His bed and ice machine that wrapped around his knee took up most of their room. Blake and I traded out changing the ice and helping him to the bathroom. He fully recovered to play his senior year, up to and including State playoffs. But the doctors told us he would only have a few good years to play after such an injury. He could play through college, but after that was uncertain.
He came back to live with me after his first semester of college, while Blake was in school three hours away in Austin. Larry had started smoking marijuana in college, and he flunked out and was suspended from the team. He helped take care of me, the house, and the dogs and cat. He loved our cat, and all the animals loved him. He kept me from being lonely and empty nested for that first year. He filled me in on an issue my son had been having for almost a year without my knowing. He was always there for Blake.
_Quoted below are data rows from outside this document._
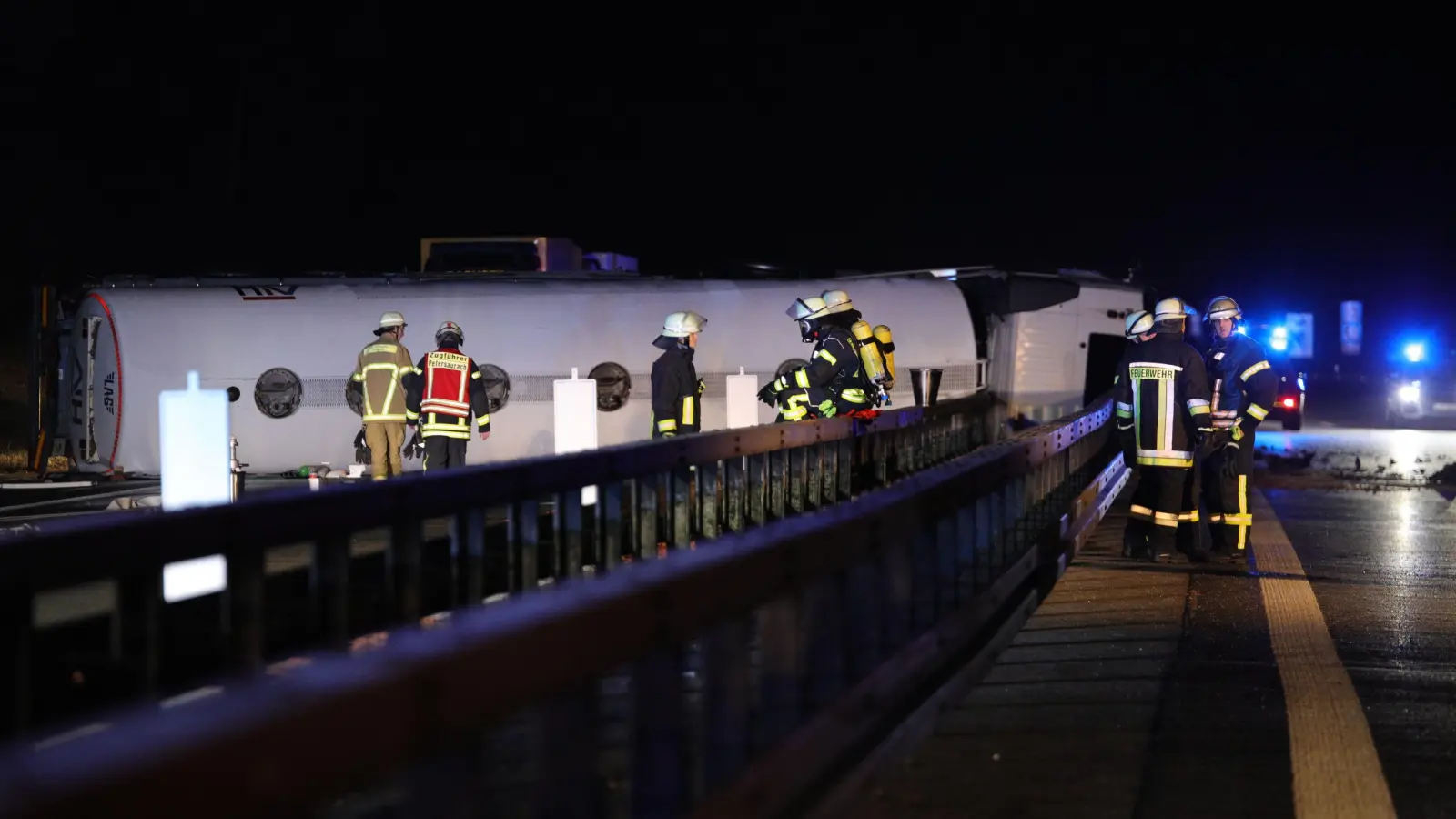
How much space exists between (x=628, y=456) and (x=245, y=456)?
14128 mm

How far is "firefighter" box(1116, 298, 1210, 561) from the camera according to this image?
38.3 ft

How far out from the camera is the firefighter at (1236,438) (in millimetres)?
12148

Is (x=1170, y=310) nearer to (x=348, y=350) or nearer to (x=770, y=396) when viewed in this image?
(x=770, y=396)

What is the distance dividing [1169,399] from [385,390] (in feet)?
24.7

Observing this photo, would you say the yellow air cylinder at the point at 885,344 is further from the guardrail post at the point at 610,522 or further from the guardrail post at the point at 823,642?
the guardrail post at the point at 823,642

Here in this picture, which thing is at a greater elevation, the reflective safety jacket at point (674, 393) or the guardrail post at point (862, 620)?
the reflective safety jacket at point (674, 393)

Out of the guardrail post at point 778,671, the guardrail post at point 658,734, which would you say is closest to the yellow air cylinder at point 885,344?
the guardrail post at point 778,671

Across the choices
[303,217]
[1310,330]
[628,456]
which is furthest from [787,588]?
[1310,330]

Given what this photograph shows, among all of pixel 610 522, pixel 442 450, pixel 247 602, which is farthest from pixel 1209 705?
pixel 442 450

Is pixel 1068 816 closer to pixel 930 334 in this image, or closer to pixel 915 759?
pixel 915 759

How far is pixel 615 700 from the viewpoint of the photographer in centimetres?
728

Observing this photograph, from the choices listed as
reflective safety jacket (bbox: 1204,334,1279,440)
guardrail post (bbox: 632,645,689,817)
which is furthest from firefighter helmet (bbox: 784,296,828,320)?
guardrail post (bbox: 632,645,689,817)

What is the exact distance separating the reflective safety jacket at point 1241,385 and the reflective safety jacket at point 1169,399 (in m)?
0.52

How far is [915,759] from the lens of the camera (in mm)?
6043
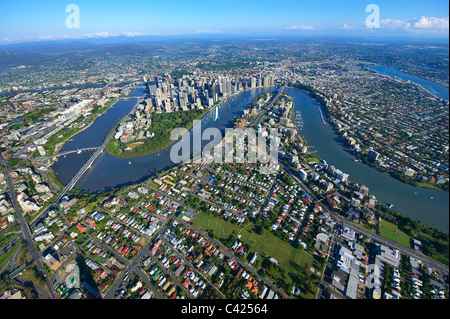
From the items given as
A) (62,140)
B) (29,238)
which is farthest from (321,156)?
(62,140)

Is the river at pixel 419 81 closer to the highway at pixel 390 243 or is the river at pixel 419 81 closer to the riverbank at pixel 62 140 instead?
the highway at pixel 390 243

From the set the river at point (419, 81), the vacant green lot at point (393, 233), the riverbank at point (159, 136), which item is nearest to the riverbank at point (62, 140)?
the riverbank at point (159, 136)

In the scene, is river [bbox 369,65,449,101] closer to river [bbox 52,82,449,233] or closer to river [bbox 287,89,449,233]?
river [bbox 287,89,449,233]

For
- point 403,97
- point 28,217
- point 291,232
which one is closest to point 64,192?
point 28,217

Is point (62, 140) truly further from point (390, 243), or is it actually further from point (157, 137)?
point (390, 243)

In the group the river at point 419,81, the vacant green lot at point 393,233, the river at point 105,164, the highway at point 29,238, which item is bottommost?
the highway at point 29,238
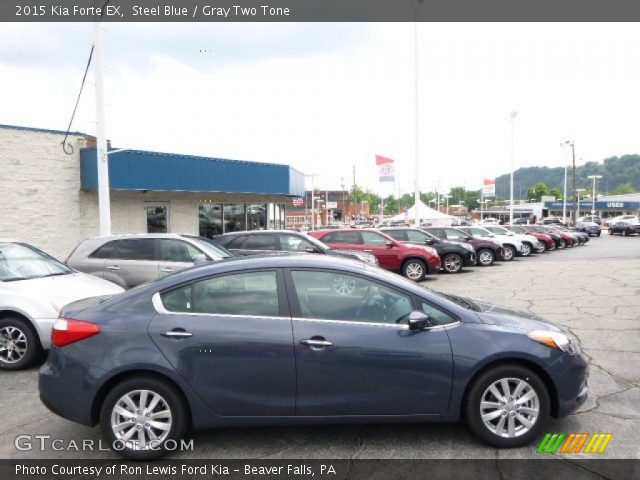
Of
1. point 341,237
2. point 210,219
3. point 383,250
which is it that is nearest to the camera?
point 383,250

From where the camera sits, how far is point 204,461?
3645 millimetres

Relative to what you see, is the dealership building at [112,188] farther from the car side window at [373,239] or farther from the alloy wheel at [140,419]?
the alloy wheel at [140,419]

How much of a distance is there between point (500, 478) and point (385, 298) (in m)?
1.48

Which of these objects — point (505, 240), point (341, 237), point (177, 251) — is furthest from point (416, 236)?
point (177, 251)

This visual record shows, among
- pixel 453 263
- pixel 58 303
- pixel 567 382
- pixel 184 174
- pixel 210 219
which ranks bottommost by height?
pixel 453 263

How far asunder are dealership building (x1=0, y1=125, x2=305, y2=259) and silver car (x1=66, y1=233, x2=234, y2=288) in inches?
181

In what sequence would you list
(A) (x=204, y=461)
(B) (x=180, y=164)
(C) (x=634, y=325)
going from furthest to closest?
(B) (x=180, y=164) → (C) (x=634, y=325) → (A) (x=204, y=461)

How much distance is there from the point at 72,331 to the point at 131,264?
17.5 feet

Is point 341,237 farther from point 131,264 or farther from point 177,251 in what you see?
point 131,264

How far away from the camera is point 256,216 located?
23391 millimetres

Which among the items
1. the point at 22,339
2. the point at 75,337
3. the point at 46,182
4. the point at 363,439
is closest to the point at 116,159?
the point at 46,182

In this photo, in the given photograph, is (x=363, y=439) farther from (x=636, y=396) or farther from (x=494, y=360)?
(x=636, y=396)

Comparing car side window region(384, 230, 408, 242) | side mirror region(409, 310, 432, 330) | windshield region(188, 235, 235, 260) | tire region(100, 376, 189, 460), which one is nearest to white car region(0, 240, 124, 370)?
tire region(100, 376, 189, 460)

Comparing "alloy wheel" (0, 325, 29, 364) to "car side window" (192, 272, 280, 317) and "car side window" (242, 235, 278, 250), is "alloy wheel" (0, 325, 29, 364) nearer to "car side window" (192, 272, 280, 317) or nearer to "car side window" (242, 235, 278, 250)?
"car side window" (192, 272, 280, 317)
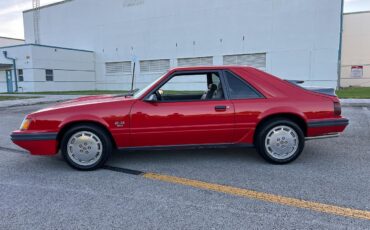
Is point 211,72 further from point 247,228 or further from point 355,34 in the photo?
point 355,34

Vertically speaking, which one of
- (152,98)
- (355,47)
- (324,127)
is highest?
(355,47)

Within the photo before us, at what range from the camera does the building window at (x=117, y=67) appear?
27353mm

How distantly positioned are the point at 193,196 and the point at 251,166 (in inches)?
53.2

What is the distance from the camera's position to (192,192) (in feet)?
11.2

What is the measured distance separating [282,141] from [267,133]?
26 centimetres

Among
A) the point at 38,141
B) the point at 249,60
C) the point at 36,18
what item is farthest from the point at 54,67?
the point at 38,141

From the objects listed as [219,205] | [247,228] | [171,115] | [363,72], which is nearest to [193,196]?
[219,205]

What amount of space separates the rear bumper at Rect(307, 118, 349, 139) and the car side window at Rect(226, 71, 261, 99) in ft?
3.12

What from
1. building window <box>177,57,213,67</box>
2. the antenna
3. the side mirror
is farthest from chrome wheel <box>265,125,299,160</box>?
the antenna

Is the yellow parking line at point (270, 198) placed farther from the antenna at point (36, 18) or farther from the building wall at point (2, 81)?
the antenna at point (36, 18)

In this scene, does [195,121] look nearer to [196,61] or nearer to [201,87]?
[201,87]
He got a job, and when I moved to Austin, he moved in with friends. We kept in touch sporadically. He visited a few times, and we would contact him when we were in Fort Worth. Birthdays, Holidays, Mother’s Day. This was a message from him in 2017.
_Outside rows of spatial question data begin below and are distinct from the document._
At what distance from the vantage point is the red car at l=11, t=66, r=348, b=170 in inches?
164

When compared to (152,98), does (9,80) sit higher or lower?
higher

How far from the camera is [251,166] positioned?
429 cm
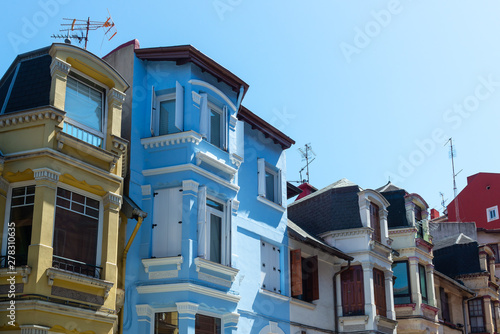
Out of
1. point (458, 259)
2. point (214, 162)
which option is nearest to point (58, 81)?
point (214, 162)

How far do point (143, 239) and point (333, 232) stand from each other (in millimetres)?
10918

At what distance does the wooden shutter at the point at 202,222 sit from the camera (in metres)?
18.5

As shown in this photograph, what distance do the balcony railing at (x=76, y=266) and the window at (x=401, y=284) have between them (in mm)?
18991

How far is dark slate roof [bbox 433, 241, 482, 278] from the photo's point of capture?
40.9 metres

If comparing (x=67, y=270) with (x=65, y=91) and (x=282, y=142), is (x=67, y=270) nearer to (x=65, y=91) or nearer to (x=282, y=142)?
(x=65, y=91)

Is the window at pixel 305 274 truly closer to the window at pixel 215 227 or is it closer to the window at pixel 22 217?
the window at pixel 215 227

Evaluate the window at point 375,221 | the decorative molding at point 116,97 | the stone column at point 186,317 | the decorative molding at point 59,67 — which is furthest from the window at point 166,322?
the window at point 375,221

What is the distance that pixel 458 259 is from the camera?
41.5 m

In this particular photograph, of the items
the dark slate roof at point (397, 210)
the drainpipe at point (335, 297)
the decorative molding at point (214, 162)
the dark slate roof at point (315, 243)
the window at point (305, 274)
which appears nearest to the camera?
the decorative molding at point (214, 162)

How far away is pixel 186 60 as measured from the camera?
20.0 meters

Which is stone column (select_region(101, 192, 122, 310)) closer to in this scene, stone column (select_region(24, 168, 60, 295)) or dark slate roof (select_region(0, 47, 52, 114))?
stone column (select_region(24, 168, 60, 295))

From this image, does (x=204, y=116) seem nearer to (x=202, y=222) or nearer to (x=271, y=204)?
(x=202, y=222)

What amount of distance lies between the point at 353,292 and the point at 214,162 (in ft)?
31.7

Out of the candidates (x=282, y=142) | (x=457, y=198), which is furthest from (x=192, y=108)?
(x=457, y=198)
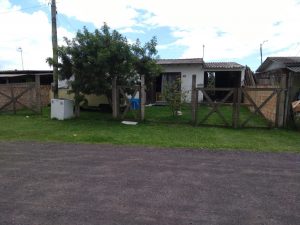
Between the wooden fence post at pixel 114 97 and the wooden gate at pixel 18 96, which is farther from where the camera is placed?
the wooden gate at pixel 18 96

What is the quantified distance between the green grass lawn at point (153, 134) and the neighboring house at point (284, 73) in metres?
1.97

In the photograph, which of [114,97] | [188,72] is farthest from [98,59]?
[188,72]

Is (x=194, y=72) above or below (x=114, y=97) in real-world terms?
above

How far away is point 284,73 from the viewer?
14.1m

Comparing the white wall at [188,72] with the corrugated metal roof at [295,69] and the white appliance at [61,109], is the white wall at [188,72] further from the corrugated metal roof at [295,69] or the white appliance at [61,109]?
the white appliance at [61,109]

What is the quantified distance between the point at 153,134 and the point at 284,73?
27.6 feet

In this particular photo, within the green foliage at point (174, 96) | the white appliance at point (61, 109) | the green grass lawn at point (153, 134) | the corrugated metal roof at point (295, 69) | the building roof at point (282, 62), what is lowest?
the green grass lawn at point (153, 134)

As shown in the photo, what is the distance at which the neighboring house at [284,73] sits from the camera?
11.0 meters

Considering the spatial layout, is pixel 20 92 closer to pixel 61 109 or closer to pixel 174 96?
pixel 61 109

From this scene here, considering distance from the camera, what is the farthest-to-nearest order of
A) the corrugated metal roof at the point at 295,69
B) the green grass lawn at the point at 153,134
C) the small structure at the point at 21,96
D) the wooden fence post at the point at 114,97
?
1. the small structure at the point at 21,96
2. the wooden fence post at the point at 114,97
3. the corrugated metal roof at the point at 295,69
4. the green grass lawn at the point at 153,134

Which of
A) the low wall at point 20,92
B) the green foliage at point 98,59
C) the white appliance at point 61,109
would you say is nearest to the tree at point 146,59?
the green foliage at point 98,59

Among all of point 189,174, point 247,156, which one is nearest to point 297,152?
point 247,156

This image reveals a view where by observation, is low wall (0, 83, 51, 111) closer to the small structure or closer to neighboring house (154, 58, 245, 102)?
the small structure

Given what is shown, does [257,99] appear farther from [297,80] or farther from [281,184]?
[281,184]
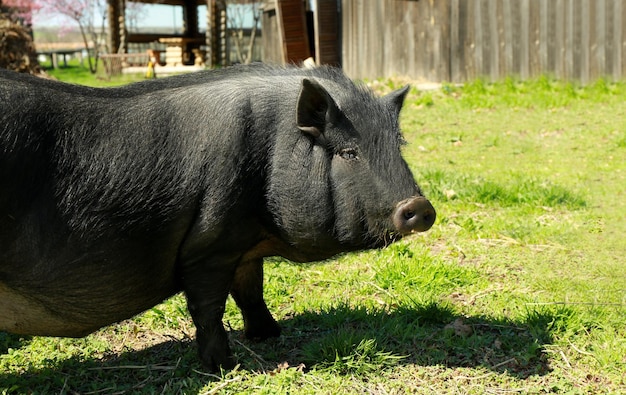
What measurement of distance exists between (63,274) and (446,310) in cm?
222

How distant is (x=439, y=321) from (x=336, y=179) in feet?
4.40

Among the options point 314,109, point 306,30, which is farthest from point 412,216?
point 306,30

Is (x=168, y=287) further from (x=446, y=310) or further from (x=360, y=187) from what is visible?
(x=446, y=310)

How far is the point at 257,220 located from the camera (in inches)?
145

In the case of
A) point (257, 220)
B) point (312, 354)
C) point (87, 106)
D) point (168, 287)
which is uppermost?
point (87, 106)

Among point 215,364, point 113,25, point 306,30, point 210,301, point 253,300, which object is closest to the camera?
point 210,301

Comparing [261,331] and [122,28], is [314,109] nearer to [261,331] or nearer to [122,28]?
[261,331]

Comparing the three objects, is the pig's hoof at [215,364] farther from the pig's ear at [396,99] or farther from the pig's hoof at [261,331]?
the pig's ear at [396,99]

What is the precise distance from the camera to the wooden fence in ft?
42.1

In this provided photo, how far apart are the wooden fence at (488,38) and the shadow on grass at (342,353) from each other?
9668mm

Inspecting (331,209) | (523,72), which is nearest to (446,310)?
(331,209)

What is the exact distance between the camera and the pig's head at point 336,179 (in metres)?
3.57

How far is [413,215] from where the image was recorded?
3.46 metres

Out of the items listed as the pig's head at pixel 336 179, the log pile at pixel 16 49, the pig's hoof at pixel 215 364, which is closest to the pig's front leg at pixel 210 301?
the pig's hoof at pixel 215 364
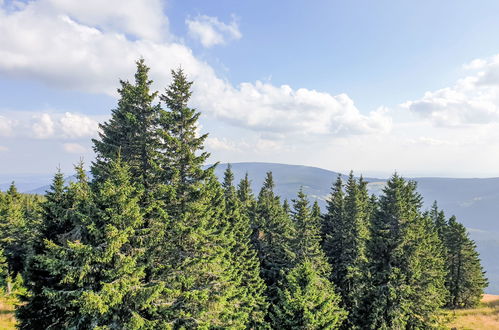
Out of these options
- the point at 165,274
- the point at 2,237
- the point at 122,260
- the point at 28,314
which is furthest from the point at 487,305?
the point at 2,237

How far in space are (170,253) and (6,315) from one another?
1050 inches

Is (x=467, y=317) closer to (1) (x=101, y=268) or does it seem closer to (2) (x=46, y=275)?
(1) (x=101, y=268)

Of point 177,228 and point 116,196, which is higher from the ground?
point 116,196

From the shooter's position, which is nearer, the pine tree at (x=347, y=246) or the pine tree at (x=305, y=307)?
the pine tree at (x=305, y=307)

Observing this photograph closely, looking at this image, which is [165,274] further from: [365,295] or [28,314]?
[365,295]

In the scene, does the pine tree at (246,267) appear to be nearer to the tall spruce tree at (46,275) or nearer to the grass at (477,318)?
the tall spruce tree at (46,275)

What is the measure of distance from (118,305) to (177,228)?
5.21 metres

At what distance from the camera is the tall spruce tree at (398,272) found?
23344mm

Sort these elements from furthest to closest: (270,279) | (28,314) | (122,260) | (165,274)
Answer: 1. (270,279)
2. (165,274)
3. (28,314)
4. (122,260)

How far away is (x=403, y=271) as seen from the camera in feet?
80.5

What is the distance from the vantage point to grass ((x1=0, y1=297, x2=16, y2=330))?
25.9 meters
Hey, how’s life been mom? You know I think about how much you helped me so much in my life when i needed it most. Thank you!! Even though i threw everything away by making dumb decisions. Love you though.
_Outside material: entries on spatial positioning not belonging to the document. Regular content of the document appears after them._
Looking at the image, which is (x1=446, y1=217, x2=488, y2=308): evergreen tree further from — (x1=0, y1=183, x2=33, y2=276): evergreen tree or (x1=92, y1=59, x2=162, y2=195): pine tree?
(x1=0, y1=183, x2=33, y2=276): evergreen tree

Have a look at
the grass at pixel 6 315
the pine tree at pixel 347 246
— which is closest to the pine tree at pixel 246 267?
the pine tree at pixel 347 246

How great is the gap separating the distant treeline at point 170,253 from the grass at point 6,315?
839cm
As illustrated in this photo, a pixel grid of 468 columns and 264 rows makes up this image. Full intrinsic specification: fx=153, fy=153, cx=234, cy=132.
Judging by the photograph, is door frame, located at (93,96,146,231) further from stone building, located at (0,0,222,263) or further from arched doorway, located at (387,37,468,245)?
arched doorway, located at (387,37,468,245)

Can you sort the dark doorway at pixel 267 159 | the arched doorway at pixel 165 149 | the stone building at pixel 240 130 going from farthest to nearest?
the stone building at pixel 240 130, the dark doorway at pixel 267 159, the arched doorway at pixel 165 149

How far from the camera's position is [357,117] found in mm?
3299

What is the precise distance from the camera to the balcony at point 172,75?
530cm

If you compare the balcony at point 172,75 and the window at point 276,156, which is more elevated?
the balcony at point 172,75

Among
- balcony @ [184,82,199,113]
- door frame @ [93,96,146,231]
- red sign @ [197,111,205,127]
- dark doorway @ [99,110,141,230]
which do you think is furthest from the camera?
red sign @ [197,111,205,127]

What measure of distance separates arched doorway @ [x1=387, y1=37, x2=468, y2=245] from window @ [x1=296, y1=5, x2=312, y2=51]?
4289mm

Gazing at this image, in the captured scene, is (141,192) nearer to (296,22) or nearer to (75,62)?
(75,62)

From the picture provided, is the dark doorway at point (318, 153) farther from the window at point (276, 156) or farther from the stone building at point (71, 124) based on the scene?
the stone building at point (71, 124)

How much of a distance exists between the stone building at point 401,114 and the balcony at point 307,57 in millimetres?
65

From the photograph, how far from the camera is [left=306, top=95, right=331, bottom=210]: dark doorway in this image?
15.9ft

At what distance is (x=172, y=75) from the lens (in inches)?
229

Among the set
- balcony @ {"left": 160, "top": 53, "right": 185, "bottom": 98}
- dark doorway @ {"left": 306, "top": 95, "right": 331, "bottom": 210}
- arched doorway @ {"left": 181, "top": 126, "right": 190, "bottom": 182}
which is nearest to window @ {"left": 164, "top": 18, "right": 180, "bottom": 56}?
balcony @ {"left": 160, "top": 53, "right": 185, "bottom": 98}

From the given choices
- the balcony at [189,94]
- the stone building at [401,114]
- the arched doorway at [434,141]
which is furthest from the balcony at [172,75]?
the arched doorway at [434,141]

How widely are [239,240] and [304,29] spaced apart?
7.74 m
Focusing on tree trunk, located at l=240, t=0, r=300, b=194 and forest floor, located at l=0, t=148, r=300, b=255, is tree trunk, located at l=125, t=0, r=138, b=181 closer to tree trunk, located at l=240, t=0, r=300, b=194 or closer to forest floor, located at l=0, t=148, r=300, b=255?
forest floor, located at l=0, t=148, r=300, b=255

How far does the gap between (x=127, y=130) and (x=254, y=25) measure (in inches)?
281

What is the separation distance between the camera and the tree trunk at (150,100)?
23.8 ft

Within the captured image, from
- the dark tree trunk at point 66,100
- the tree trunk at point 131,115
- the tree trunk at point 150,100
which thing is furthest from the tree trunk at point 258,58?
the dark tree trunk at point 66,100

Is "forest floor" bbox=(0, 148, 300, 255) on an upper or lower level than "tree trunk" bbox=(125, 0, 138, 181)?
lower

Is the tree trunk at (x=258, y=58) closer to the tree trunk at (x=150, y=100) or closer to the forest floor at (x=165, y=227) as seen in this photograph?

I answered, “Thank you! I love you, too. What can I do to help now?”
He didn’t answer, although that wasn’t our last communication. We texted more for the next two years. But this is what I wish I had said in those messages:
I love you, too, my darling. From then, to now, to forever. You did make dumb decisions. But I could and should have helped even more when you were trying to turn those decisions around.
And you didn’t throw everything away. You became a loving step parent to a daughter. You paid it forward. You were an excellent friend and brother to Blake. He gives you credit for encouraging his basketball career. Finally, you were happy, which was all I ever wished for you.